- _Task to carry out_: Write out all the data verbatim. Skip images.
━━━ Recorded data
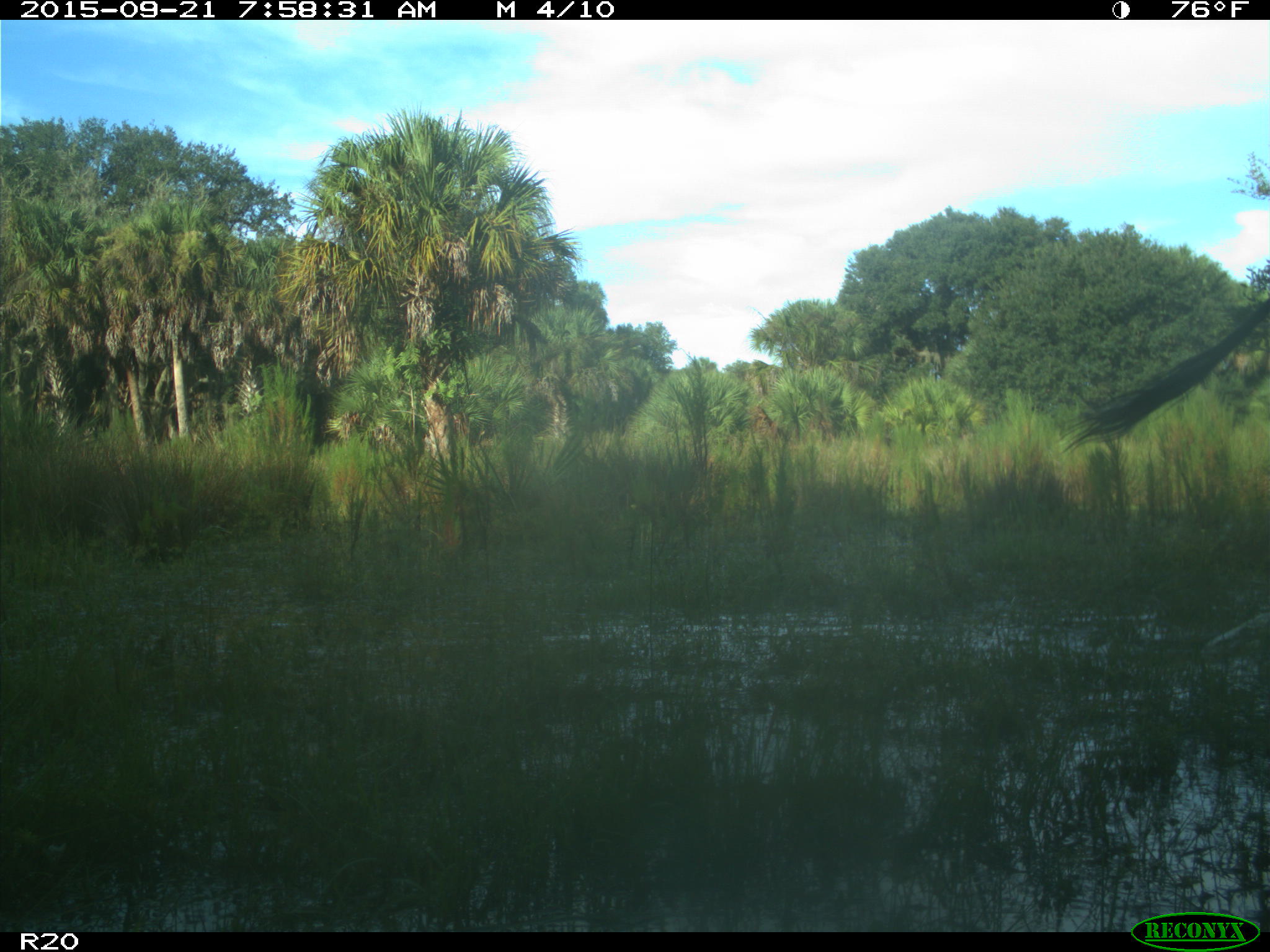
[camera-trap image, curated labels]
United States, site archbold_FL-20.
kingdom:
━━━━━━
- _Response to the exercise_:
[camera-trap image, curated labels]
United States, site archbold_FL-20.
kingdom:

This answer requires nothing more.